Some families only meet once a year. Some families meet much more often. Some families use a majority votes decision making process. But consensus decision making sets a more robust standard and research suggests that that makes for a healthier outcome from the family. You want to be candid, do the founders of this thing, do they have any special discretion? Right? To be candid around that, around the table can prevent a lot of frustration. Some families allocate funds across family members to disperse. Other families keep those disbursements small and then the bulk of the funding, they make decisions jointly. Again, there's no one right way, but making sure that there's clarity and consensus on that clarity goes a long way, so that people feel that they're integral to the process, that they have a voice, and that they can participate in a meaningful way. The last area is to just get going, do it, implement, and then tweak. Tweak and evolve as you go. Because philanthropy is a journey. You learn as you go. And again, the family is always evolving and changing. I usually suggest you check in every two to three years, have a look at your governance, your structure, your process.

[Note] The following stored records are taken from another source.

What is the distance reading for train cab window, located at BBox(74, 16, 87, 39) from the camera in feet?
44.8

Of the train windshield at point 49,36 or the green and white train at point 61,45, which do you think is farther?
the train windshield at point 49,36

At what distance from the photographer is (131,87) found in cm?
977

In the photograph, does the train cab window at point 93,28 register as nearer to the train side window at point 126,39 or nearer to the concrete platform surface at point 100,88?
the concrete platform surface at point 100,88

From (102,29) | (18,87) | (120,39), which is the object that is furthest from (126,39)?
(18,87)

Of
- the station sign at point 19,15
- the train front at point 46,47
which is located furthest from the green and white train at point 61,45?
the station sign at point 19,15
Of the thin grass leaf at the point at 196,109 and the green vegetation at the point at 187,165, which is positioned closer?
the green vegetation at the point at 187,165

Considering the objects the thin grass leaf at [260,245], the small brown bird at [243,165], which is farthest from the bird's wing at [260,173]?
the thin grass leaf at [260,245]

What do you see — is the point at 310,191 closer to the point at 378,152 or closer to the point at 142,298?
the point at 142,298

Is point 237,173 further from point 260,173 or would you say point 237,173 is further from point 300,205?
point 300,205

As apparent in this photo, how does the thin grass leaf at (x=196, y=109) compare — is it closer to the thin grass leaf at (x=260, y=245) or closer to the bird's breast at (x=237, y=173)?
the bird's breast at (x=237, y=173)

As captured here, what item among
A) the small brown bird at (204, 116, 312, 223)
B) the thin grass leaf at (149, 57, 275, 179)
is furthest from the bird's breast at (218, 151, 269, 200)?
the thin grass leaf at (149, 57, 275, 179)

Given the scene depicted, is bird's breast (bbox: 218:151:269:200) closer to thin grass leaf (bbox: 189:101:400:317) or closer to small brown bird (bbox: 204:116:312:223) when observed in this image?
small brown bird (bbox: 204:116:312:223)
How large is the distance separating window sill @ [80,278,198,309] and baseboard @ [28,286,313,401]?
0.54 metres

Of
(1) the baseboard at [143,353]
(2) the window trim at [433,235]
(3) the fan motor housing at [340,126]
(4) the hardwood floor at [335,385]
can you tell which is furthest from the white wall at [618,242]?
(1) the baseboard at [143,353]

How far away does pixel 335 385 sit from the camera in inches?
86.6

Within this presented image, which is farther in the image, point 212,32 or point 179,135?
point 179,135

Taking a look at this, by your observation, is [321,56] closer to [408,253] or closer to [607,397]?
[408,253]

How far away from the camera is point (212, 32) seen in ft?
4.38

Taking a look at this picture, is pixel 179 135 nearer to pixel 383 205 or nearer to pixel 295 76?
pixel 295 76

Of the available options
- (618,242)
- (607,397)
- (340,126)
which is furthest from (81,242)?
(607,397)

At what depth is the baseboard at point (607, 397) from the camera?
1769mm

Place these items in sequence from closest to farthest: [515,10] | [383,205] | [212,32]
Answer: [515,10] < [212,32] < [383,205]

[00:22:55.990] - Sharilyn Hale

Certainly in larger contexts, you also need some policies in place, written, you know, all these decisions that you're making about how things are going to be, writing them, writing them down in a policy or a manual so that there's clarity both for those around the table and those other family members who may be coming on. And then, just to reiterate, it's a journey. And so much good comes from these conversations around governance, because family members, they learn more about each other, they understand each other better. And one of the other findings in my research was around social capital in families is a muscle. And philanthropy gives families the opportunity to exercise those muscles and enhances the degree of social capital they have with each other. That only brings good things for them in the context of their family and the other elements of their family life.

[00:24:05.230] - Cindy Radu

Sharilyn, that was amazing. I just want to wrap up with a couple of takeaways. The first one is that there's no one right way to approach governance for family philanthropy, but you need to have fun. So talk, explore, enjoy the process, and maybe you need a guide or adviser to help your family out, and those people are out there for sure to help you. But ultimately, every family's giving journey comes out of the family. I love this from the family and reflects the family. So the key is to get going and get started. So, Sharilyn, thank you so much for sharing your wisdom and warmth on Tamarind Learning podcast. I'm confident that our listeners will find your comments helpful and inspirational as they embark on or continue on their philanthropic journey.

[00:24:59.610] - Sharilyn Hale

Thanks. Thanks so much for having me. Bye.